* EXERCISE SET
A. Answer these questions from the piece on linen, one answer a line, marked like the questions:
(i) What thread count did some linen wrapping Egyptian mummies reach?
(ii) About what date are the Swiss Lake Dweller sites given?
(iii) Who carried linen to other parts of the world?
B. Transcribe the piece on linen word for word, from "Threads That Bind: Linen" up to and including "six feet long.".

* EXTRACT
=== Begin Enclosure ===

Threads That Bind: Linen
Anne Henninger, 1st Maryland Regiment
The origins of the cultivation of flax and the waving of linen are lost in pre-history, but evidence places these fibers among the oldest textiles known to man. The production of linen reached a high stage of perfection 6,000 years ago.
Archeological evidence, based on wall paintings illustrating spinning and weaving, suggests linen was woven in Egypt as early as 4,000 BCE Mummies of pharaohs and nobles of the Egyptian court were wrapped in linen much finer than any woven today, with thread counts as high as 540 threads to the inch. Some of the linen cloth found in Egyptian tombs is sixty inches wide and over six feet long.
"Linen fish nets and the earliest surviving linen textiles in Europe were used by the neolithic Swiss Lake Dwellers of the Stone Age at sites dated about 2940 BCE Among the artifacts found at these sites have been bundles of flax, spun linen yarn, and fragments of linen fabric." 1
Numerous references to linen are found in the Bible and surviving "Greek and Roman records also show that linen was of profound economic importance."2 Phoenician traders were responsible for carrying linen to other parts of the world. By the 14th century the process of making linen, which was eventually carried to the American colonies, was already in place.

=== End Enclosure ===

* GIVEN MATERIAL
=== Begin Enclosure ===

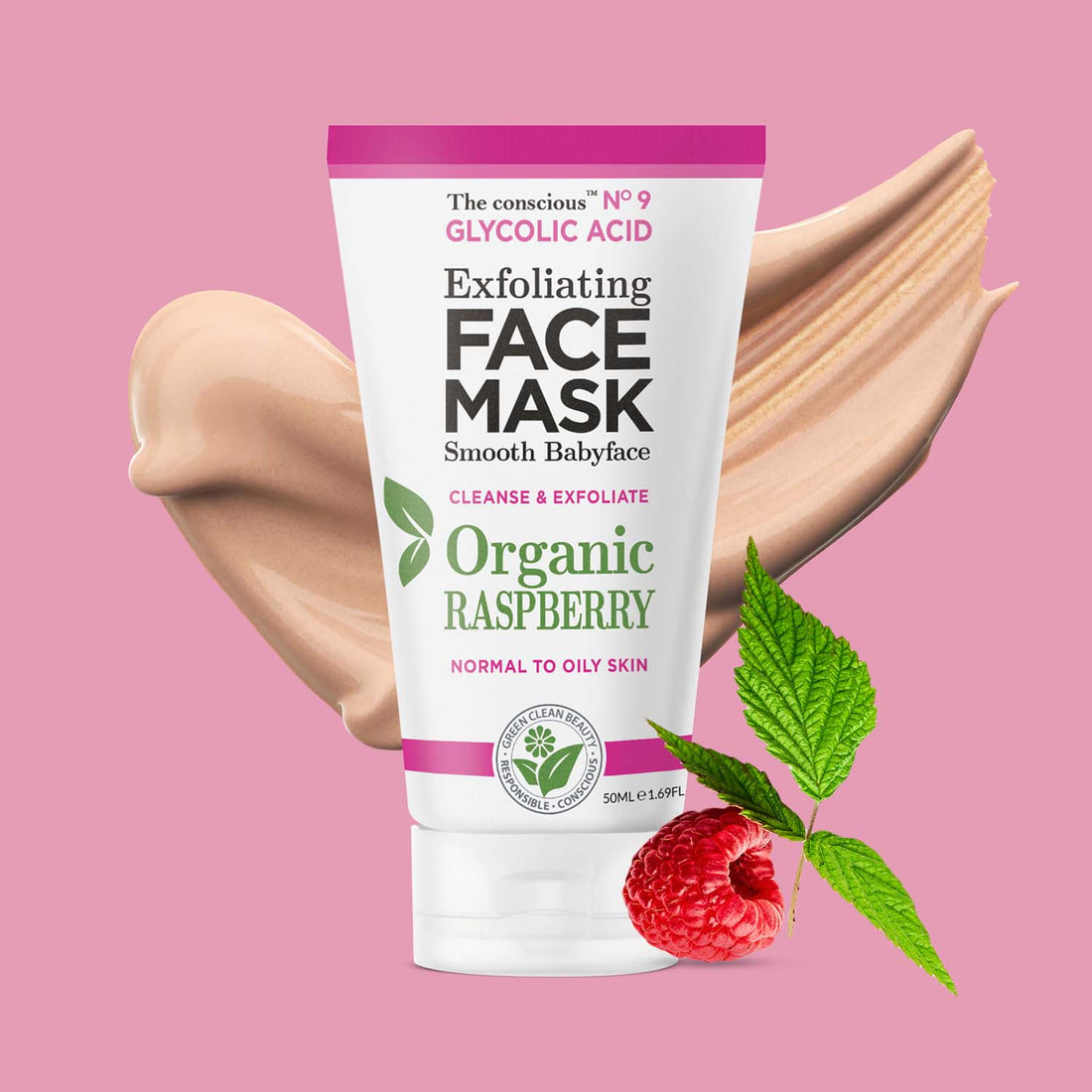 The conscious™ Glycolic Acid Exfoliating Face Mask Organic Raspberry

=== End Enclosure ===

* EXPECTED RESULTS
A.
(i) As high as 540 threads to the inch.
(ii) About 2940 BCE.
(iii) Phoenician traders.

B.
Threads That Bind: Linen
Anne Henninger, 1st Maryland Regiment
The origins of the cultivation of flax and the waving of linen are lost in pre-history, but evidence places these fibers among the oldest textiles known to man. The production of linen reached a high stage of perfection 6,000 years ago.
Archeological evidence, based on wall paintings illustrating spinning and weaving, suggests linen was woven in Egypt as early as 4,000 BCE Mummies of pharaohs and nobles of the Egyptian court were wrapped in linen much finer than any woven today, with thread counts as high as 540 threads to the inch. Some of the linen cloth found in Egyptian tombs is sixty inches wide and over six feet long.